(CNSNews.com) -- Communism wanted to disrupt the social order, particularly when it comes to property, which is the opposite of the goal of conservatism, author and professor Paul Kengor said Wednesday at the Young America’s Foundation’s National Conservative Student Conference in Washington, D.C.
In his presentation, “A Politically Incorrect Guide to Communism and Socialism,” Kengor aimed to give the students attending the conference the education they will not get at their liberal universities, specifically in economics classes.
“This is kind of everything you want to know about Marx and communism that your professor with a bust of Karl Marx isn’t going to be telling you about,” Kengor said.
Marx (1818-1883) acknowledged that communism, particularly its views on property, were contrary to the “social and political order of things,” Kengor said. This view, along with the fact that communism seeks to “abolish the present state of things” and believes there are no moral absolutes, is the opposite of conservatism.
Kengor applied this view to current-day progressivism, as well, particularly secular progressives.
“[Secular progressives] are always changing,” Kengor said. “They’re against whatever is in the past.
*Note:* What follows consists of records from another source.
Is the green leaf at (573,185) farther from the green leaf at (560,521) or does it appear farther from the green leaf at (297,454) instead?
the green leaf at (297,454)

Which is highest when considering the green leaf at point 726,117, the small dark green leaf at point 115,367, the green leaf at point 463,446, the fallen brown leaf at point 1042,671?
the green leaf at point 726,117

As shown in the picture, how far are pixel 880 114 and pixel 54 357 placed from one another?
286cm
There’s no moral absolutes. It’s completely unlike conservatism, which believes in first things, permanent things, moral absolutes, right? A set of basic definitions of basic things.”
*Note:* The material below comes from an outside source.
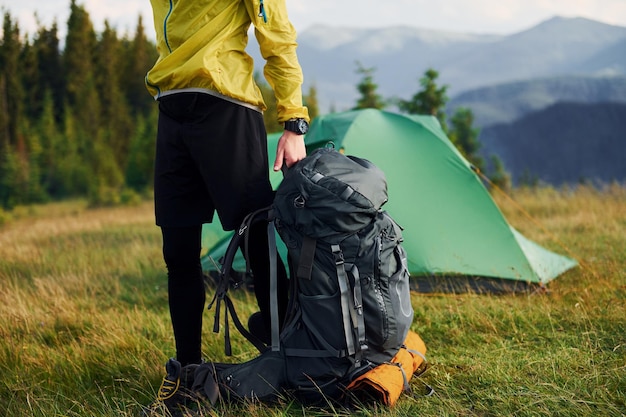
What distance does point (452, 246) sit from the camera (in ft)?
13.6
Kengor continued, “Progressives believe that they’re always progressing toward the truth. They’re always changing, they’re always evolving,” a Darwinian-like process.
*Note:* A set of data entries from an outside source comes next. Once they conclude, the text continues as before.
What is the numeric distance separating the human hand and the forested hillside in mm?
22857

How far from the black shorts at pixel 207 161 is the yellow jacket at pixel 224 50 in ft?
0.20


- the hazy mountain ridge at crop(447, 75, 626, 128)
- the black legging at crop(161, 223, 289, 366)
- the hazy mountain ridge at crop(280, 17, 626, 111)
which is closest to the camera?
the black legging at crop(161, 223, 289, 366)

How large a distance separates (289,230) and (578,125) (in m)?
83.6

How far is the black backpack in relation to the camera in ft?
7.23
Kengor specifically referenced liberals’ and Democrats’ definition of marriage. In 2015, a left-leaning Supreme Court ruled same-sex marriage to be a right in Obergefell v. Hodges. However, less than 20 years prior, in 1996, former Democratic President Bill Clinton signed the Defense of Marriage Act that said, for federal purposes, marriage was between one man and one woman.
Kengor also said The Communist Manifesto, written by Marx and his long-time financial supporter Frederich Engels, established immediately that communism wanted to abolish private property, and that the rest of the book “doubles down” on this thought.
He also said Marx acknowledged that his view on property stood contrary to the current “cultural and political order of things.”
“Marx said that communism represents the ‘most radical rupture in traditional relations,” said Kengor. “This is a totalitarian ideology that really seeks to fundamentally transform human nature.”
In the 20th century, communist regimes in Russia, Eastern Europe, North Korea, China, Vietnam, Cuba, and Cambodia were responsible for the death of more than 100 million people, according to The Black Book of Communism (Harvard University Press).